Pas besoin d’écrire l’article, il s’en est chargé. Et fièrement. Admirez donc mon ignorance comme elle est crasse. (En tout
cas voici l’occasion rêvée d’appliquer mon conseil d’hier. Notez que je n’avais pas encore lu ce billet au
moment dudit conseil – et que mes rêves aussi sont d’une autre sorte.)
Il
s’agit donc d’une réaction à une réaction à l’affaire Millet. A ce
degré-là de réaction, de Millet il n’est plus guère
question et personnellement je m’en réjouis, n’éprouvant que peu
d’intérêt pour ce mauvais sujet. Plus précisément, il s’agit d’une
réaction à la lettre d’Annie Ernaux,
cosignée par une centaine d’auteurs mais
pas par moi, ne voulant pas en rajouter à l’ignorance de Patrice
Besson qui n’en avait pas besoin. En réalité si on m’avait demandé mon
avis (qu’on ne m’a pas demandé c’est pourquoi c’est à vous
que je le donne), je n’aurais sans doute pas signé ce texte qui, au
fond, doit faire plaisir à Richard Millet. Une sorte de plaisir un peu
étrange mais du plaisir sûrement – et même du plaisir
assuré : le voilà Christ, c’était cloué d’avance. Mais foin de
Millet, laissons-le aux oiseaux. Ce qui m’intéresse, c’est l’ignorance
de Patrick Basson. « On n’a pas besoin de
talent » pour être lecteur, écrit-il ; nul doute en effet que ce
talent lui manque – au moins aujourd’hui. D’Adam, par exemple, Patrick
Bosson ne connaît qu’Olivier. Pas Philippe.

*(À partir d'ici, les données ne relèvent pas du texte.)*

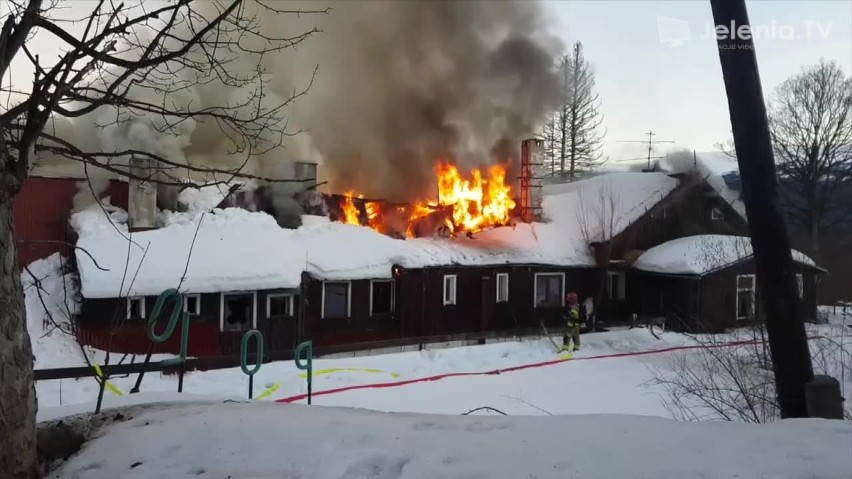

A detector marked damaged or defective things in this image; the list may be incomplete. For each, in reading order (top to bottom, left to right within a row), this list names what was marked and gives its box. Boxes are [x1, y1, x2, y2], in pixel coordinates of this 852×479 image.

broken window [126, 298, 145, 320]
broken window [184, 294, 201, 316]
broken window [221, 292, 255, 334]
broken window [266, 292, 292, 318]
broken window [322, 282, 350, 318]
broken window [372, 280, 394, 316]
broken window [532, 274, 564, 308]
broken window [736, 276, 756, 320]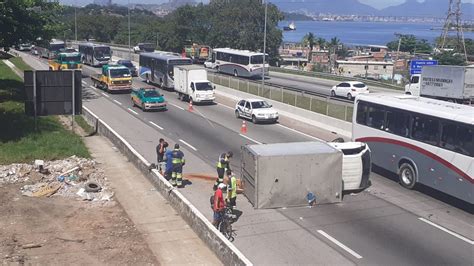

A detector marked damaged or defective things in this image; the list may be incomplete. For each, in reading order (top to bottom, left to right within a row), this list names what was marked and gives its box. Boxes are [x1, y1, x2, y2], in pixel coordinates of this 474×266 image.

overturned white truck trailer [243, 140, 372, 209]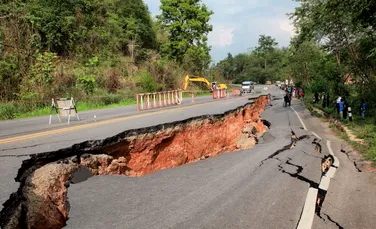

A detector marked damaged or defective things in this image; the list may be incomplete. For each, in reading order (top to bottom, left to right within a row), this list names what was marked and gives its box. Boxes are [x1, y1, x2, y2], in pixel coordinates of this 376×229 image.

damaged infrastructure [0, 95, 270, 228]
cracked asphalt [1, 85, 374, 228]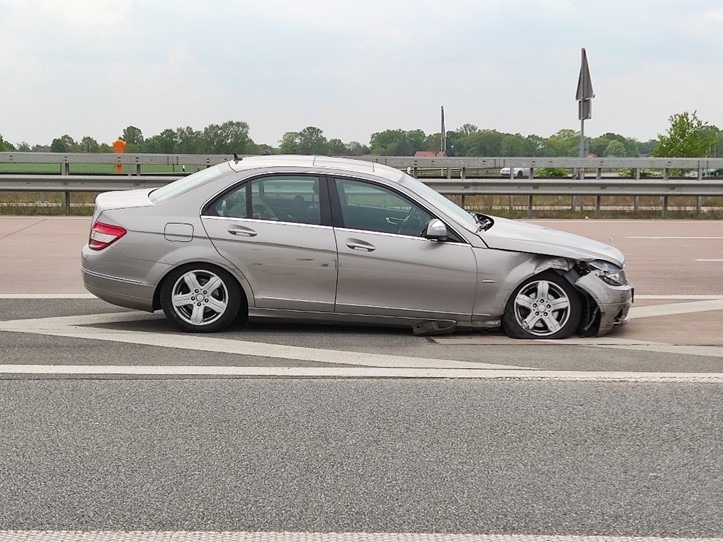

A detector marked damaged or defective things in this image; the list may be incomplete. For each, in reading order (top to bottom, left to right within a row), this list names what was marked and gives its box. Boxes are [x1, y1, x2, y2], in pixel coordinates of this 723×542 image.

crumpled hood [478, 217, 624, 268]
exposed headlight [588, 260, 628, 286]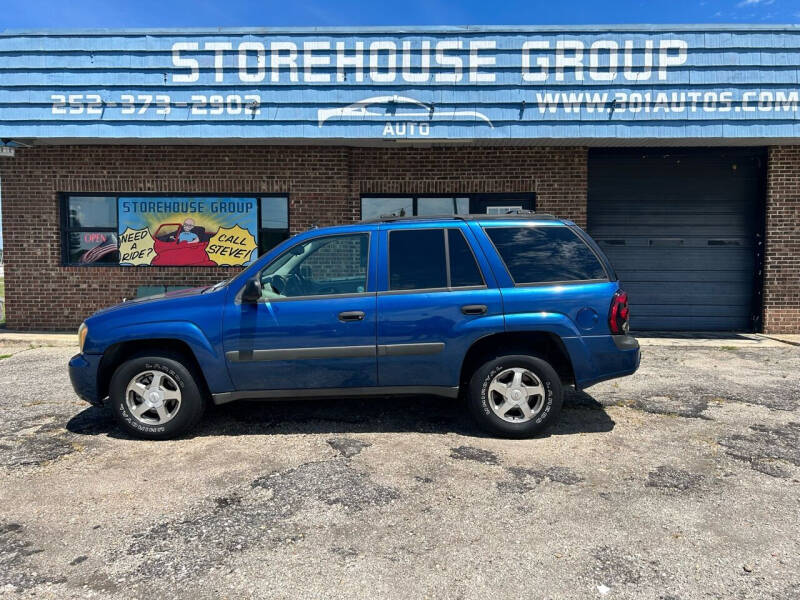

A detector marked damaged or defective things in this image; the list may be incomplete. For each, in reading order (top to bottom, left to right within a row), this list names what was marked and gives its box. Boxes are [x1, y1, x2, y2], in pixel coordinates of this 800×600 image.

cracked pavement [1, 340, 800, 596]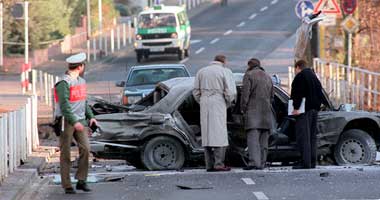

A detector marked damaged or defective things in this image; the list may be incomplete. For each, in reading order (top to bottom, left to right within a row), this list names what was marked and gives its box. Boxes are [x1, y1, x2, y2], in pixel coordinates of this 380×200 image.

shattered windshield [138, 12, 177, 28]
destroyed car hood [93, 111, 174, 141]
wrecked dark car [90, 76, 380, 170]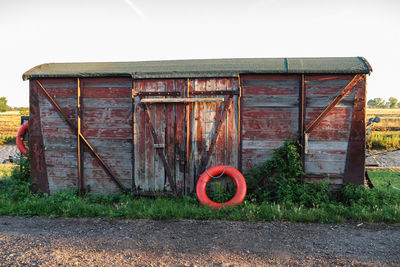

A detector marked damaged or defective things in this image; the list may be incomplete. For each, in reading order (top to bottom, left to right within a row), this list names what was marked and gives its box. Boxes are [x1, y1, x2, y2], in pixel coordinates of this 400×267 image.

rusted metal strip [36, 79, 128, 193]
rusty metal bracket [36, 80, 128, 193]
rusted metal strip [142, 103, 177, 194]
rusty metal bracket [142, 103, 177, 194]
rusty corrugated metal roof [21, 57, 372, 80]
rusty metal bracket [196, 96, 233, 176]
rusted metal strip [198, 96, 233, 176]
rusted metal strip [306, 74, 362, 134]
rusty metal bracket [306, 75, 362, 134]
rusted metal strip [342, 74, 368, 185]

D’emblée, ça situe un peu le niveau du lecteur. (L’auteur, je n’en
parlerai pas : je l’ignore aussi. Mais je connais son nom, vaguement.)
Incapable de recopier convenablement un nom propre,
il nous féminise Laurent Cauwet. (Vous me direz si je me trompe,
mais Laurent Cauwet, c’est bien le monsieur d’Al dante ? On n’a pas le
temps de refaire tout le catalogue aujourd’hui – mais
c’est bien là que j’ai lu pour la première fois Raymond Federman,
grâce donc lui soit rendue.)
Je
ne vais pas non plus refaire la liste des ignorances de Jean-Patrick
Beston (il ne connaît pas Liliane Giraudon ! le
malheureux !), il le fait très bien lui-même. Non, ce qui
m’interroge, c’est plutôt cet emploi de l’ignorance en guise d’argument.
Moi, Patrick Weston, je ne connais pas ces gens ; donc
leur avis ne vaut rien. Voilà en effet un argument imparable : son
lecteur n’en connaît probablement pas davantage. Mais son lecteur n’est
pas supposé passer autant de temps « dans les
librairies et les bibliothèques » (à quoi y passe-t-il donc son
temps, Bison Patraque ?), en tout cas le lecteur n’est pas supposé
connaître la littérature française contemporaine aussi bien
que l’un de ses représentants les plus distingués.
Que
le lecteur tout honteux d’en connaître encore moins que Maurice Veston
se rassure : les auteurs ignorés de ce dernier
sont en effet bien trop ignorés – mais pas de tout le monde quand
même, heureusement. La littérature française contemporaine souffre d’une
crise de sa représentation dont l’ignorance de Patrick
Besson est un coupable indice. Ceux-là même qui devraient en
priorité s’intéresser à la création contemporaine se replient trop
souvent dans un confortable entre-soi, ainsi peuvent-ils continuer
à rêver qu’ils représentent encore ce que trop souvent ils
desservent.
Que peut-on faire avec un tel bonhomme qui croit faire de l'humour mais démontre juste sa bêtise, sa jalousie et sa méchanceté ? Le fuir !
Je suis d'ailleurs surpris que vous soyez le seul à relever ce papier aussi grotesque qu'abject, où le nom de l'un des plus importants éditeurs de poésie contemporaine n'est que le prétexte à un jeu de mot sur Cauet, et où sont superbement ignorés des auteurs comme Céline Minard, Mathias Enard, Alban Lefranc, Mathieu Larnaudie, Christian Pirgent - et j'en passe, tout cela, au final, pour faire la publicité de son bouquin - qui se veut sans doute la version ignorante et satisfaite de La littérature sans estomac de Pierre Jourde.